What to do:
Please repeat, from the entries that follow, the lines from the one containing "[researcher-annotated camera trap]" through the one containing "A: Wallaby (Notamacropus)." exactly, adding nothing.

Stored data:
+ + + + + + +

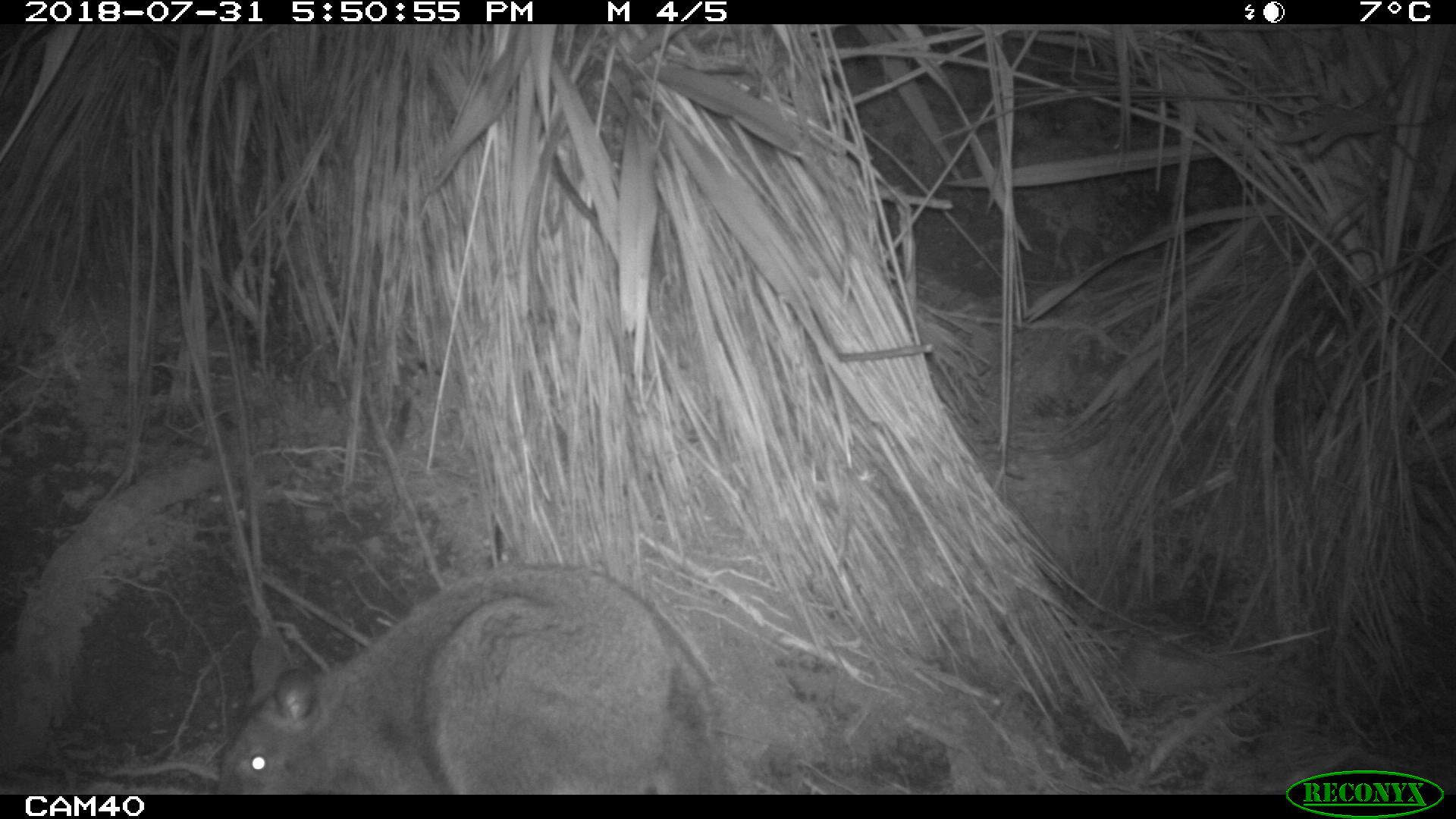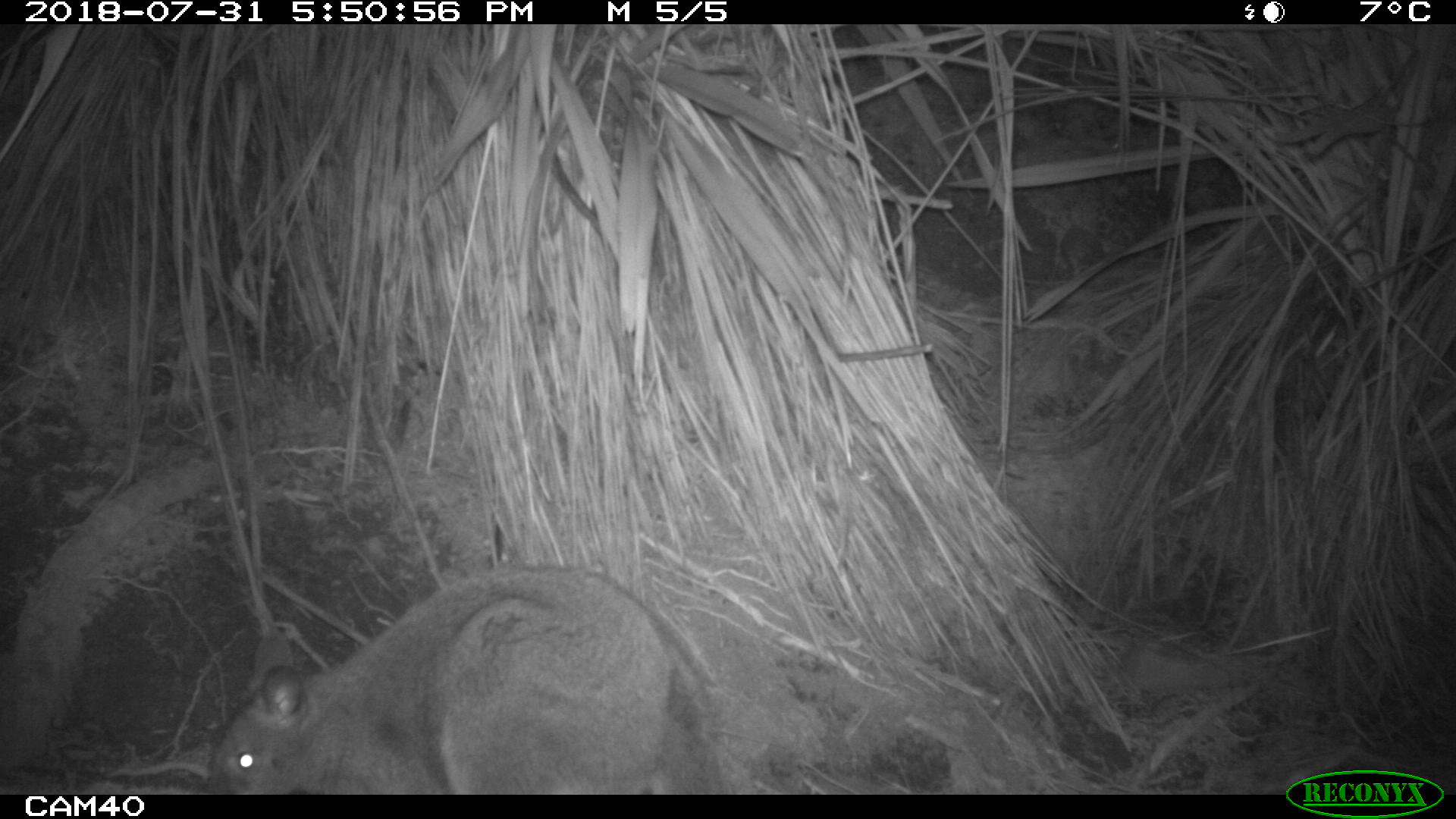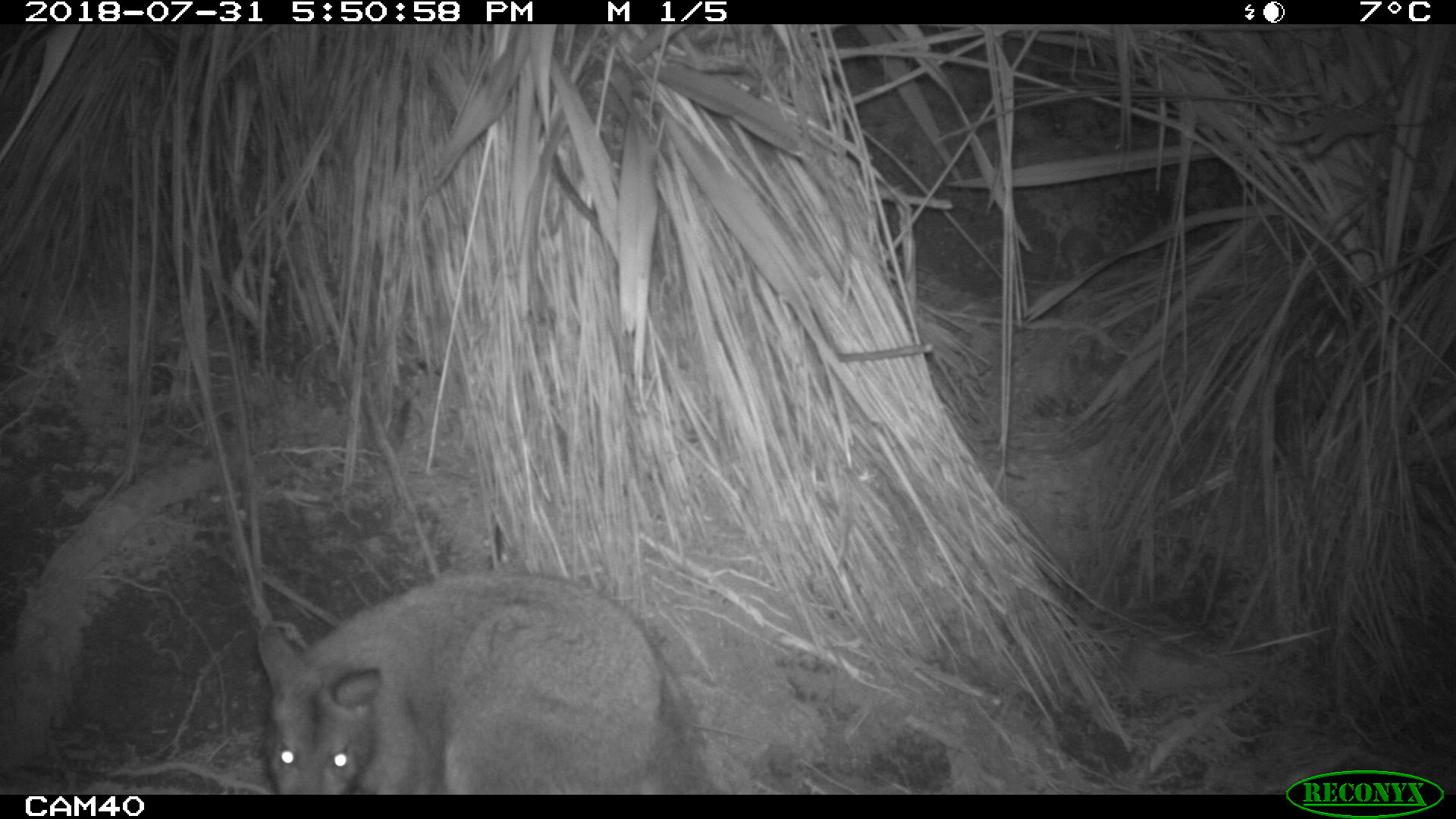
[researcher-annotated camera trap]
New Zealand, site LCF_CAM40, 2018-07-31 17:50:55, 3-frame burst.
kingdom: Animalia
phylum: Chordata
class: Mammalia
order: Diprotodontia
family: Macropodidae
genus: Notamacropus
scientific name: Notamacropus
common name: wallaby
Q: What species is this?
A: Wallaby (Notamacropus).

+ + + + + + +

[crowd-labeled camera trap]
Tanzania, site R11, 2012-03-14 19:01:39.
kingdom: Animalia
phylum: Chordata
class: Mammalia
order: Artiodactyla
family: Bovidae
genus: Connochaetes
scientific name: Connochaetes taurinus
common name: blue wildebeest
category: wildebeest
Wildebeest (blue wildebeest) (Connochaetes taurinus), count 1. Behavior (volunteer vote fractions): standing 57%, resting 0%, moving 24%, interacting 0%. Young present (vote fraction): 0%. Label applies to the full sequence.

+ + + + + + +

Answer to this problem:
[researcher-annotated camera trap]
New Zealand, site LCF_CAM40, 2018-07-31 17:50:55, 3-frame burst.
kingdom: Animalia
phylum: Chordata
class: Mammalia
order: Diprotodontia
family: Macropodidae
genus: Notamacropus
scientific name: Notamacropus
common name: wallaby
Q: What species is this?
A: Wallaby (Notamacropus).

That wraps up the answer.